***** LISTADO *****

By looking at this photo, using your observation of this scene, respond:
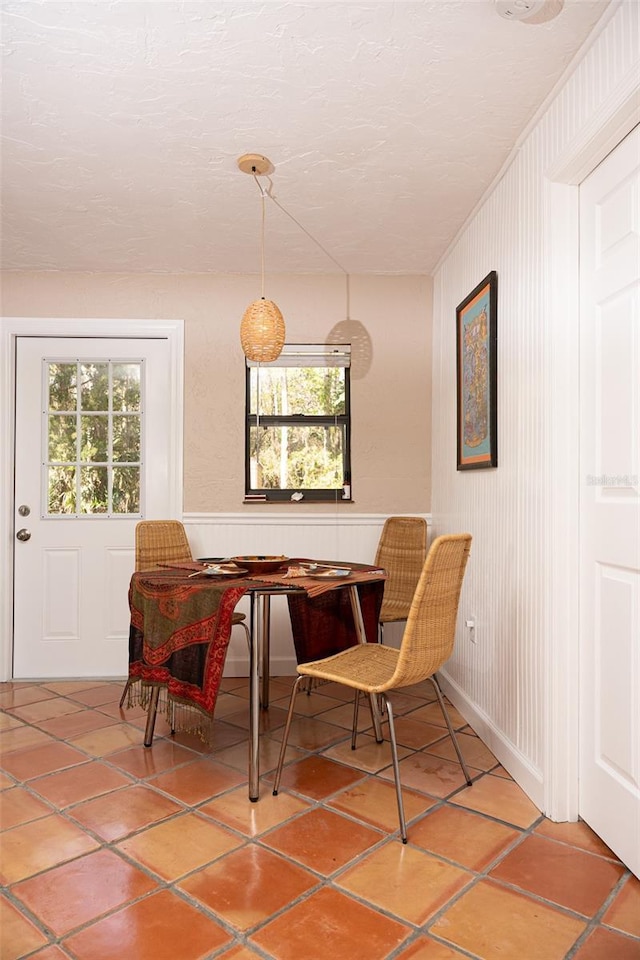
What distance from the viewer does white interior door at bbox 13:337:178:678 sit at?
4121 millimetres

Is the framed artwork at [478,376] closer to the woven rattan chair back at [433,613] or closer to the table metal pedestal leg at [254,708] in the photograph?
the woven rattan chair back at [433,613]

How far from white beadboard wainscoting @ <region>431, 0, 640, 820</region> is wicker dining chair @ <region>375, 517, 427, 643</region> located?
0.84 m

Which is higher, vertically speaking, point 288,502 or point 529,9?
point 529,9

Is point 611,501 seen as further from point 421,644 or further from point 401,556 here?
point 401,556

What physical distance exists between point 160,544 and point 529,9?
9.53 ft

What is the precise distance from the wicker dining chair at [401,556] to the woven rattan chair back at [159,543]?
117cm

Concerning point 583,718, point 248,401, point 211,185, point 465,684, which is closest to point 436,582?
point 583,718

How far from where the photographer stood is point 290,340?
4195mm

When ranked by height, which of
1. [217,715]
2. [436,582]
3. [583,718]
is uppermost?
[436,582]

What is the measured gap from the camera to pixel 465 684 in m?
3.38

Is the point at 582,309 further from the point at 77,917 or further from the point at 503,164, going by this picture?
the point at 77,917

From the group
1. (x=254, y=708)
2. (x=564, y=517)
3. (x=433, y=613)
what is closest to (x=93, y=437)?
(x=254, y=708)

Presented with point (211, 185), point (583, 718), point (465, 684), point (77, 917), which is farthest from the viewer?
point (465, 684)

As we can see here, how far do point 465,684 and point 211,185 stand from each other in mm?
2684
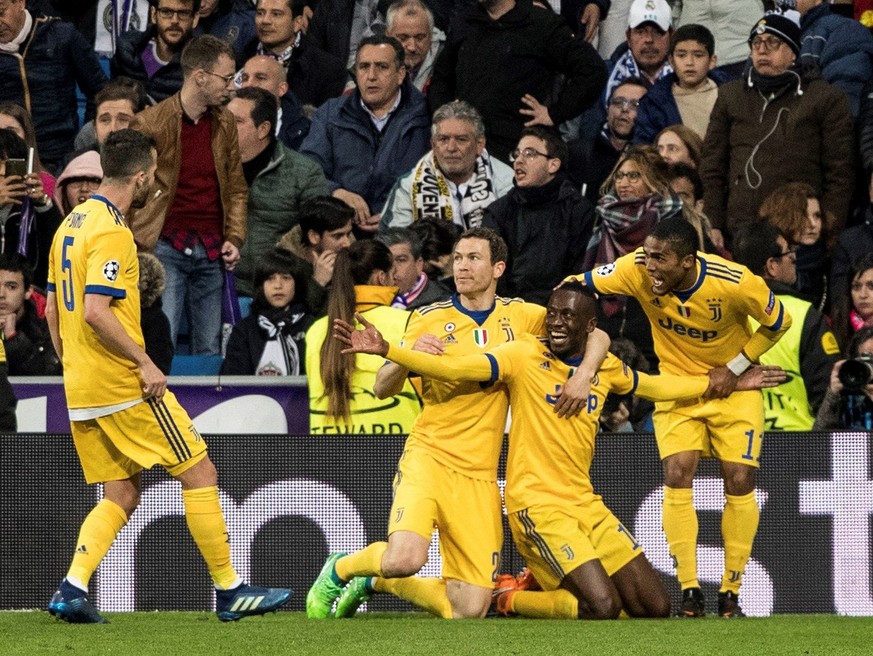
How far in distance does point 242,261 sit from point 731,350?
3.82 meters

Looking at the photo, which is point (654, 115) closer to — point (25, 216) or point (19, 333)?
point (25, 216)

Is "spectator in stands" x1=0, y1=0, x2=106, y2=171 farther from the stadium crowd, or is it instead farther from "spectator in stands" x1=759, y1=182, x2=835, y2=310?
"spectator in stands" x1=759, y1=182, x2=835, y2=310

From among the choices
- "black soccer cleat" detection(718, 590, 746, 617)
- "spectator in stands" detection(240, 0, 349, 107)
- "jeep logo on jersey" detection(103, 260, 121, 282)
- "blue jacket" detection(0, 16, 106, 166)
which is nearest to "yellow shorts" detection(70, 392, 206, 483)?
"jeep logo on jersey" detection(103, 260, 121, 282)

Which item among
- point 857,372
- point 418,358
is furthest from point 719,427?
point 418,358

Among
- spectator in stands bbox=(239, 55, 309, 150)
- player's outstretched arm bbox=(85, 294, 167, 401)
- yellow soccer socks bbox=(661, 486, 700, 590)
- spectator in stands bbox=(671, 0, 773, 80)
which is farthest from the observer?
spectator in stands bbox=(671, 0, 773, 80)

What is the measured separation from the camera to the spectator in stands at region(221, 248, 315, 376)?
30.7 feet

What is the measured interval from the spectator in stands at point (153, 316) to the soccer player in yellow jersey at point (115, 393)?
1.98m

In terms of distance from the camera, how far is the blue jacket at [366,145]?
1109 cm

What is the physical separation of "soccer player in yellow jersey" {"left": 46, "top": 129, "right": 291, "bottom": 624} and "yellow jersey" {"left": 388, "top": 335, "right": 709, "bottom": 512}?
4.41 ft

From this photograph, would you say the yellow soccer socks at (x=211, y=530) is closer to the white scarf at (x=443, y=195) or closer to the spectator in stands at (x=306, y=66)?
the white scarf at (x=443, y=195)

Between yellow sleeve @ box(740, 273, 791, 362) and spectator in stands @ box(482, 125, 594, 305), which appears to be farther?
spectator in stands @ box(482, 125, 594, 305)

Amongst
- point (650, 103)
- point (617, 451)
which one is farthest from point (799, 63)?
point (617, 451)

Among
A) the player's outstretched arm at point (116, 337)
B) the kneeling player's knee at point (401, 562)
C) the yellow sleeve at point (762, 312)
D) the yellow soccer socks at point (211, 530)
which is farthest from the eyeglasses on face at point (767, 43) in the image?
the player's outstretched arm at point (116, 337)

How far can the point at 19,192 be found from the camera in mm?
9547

*****
***** LISTADO *****

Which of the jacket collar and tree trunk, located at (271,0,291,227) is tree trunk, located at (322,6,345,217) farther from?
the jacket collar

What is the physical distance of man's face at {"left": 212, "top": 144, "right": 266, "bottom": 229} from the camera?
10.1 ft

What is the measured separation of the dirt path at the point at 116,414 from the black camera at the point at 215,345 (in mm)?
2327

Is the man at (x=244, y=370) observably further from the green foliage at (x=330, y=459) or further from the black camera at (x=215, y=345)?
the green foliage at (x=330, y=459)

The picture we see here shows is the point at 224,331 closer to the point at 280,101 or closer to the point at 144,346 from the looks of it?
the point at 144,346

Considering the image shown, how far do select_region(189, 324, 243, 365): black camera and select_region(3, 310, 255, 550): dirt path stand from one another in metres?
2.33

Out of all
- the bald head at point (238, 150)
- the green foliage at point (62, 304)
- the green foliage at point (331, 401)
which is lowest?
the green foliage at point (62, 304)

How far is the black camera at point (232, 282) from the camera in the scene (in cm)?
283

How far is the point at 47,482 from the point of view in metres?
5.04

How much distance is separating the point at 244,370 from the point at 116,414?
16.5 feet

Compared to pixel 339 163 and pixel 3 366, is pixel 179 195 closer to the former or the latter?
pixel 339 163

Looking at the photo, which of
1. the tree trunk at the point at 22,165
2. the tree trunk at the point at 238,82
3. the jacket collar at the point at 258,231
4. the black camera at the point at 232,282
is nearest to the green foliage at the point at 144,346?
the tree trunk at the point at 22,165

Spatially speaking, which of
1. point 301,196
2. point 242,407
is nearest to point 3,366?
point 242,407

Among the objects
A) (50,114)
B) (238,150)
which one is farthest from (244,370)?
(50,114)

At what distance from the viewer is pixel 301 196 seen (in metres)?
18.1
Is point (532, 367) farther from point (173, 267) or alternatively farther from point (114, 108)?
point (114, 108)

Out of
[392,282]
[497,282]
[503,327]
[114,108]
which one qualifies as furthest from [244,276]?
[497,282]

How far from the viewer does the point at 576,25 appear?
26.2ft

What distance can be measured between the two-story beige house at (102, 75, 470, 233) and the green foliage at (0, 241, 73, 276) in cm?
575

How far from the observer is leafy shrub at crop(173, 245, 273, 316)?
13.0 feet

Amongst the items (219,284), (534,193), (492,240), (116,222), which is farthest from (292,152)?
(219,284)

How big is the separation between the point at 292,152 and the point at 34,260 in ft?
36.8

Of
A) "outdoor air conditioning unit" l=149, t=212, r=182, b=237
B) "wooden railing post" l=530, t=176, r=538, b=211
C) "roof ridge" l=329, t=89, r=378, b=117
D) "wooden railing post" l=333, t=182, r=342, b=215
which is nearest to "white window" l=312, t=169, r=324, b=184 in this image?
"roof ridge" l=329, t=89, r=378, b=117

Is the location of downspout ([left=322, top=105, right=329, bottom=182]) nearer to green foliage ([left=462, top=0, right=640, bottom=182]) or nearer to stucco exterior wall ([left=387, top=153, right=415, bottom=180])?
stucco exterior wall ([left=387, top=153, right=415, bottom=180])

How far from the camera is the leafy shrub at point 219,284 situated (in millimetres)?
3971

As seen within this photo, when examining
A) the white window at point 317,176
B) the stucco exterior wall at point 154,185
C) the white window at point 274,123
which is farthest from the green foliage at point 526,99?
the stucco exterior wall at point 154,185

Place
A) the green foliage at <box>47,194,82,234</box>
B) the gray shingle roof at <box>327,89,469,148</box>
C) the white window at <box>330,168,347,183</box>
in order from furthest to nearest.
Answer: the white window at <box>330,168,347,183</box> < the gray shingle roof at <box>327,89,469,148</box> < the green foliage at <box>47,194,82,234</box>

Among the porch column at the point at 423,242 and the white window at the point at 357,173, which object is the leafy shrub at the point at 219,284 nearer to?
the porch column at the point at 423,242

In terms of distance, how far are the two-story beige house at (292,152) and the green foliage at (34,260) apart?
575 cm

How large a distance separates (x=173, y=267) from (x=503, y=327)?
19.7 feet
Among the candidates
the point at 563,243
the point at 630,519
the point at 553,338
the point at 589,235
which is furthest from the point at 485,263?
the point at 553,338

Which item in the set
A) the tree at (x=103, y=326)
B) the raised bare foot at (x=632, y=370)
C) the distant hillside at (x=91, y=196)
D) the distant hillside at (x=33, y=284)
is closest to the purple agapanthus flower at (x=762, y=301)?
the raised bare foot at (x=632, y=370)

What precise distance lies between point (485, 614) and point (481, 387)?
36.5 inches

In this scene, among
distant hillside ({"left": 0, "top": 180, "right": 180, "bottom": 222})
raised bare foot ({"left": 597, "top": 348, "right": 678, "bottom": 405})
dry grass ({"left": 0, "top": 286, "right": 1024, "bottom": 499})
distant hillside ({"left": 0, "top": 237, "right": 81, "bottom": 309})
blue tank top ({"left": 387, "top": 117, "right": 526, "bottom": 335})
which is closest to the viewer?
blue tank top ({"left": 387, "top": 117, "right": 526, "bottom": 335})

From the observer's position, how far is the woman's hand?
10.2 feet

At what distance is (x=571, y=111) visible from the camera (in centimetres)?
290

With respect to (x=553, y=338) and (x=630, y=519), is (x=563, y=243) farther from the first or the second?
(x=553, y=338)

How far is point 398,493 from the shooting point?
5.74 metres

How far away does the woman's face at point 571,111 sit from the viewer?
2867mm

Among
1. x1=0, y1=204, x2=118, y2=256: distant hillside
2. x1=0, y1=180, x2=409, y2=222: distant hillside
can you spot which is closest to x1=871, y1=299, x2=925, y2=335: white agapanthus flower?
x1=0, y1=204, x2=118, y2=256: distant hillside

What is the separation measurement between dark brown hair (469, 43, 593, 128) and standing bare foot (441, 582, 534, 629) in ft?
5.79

*****

DESCRIPCIÓN DEL EJERCICIO: Indica todas las líneas del listado que contienen la cadena "foot" y cópialas completas, distinguiendo entre mayúsculas y minúsculas.

SOLUCIÓN:
B) the raised bare foot at (x=632, y=370)
the raised bare foot at (x=632, y=370)
raised bare foot ({"left": 597, "top": 348, "right": 678, "bottom": 405})
What is the separation measurement between dark brown hair (469, 43, 593, 128) and standing bare foot (441, 582, 534, 629) in ft?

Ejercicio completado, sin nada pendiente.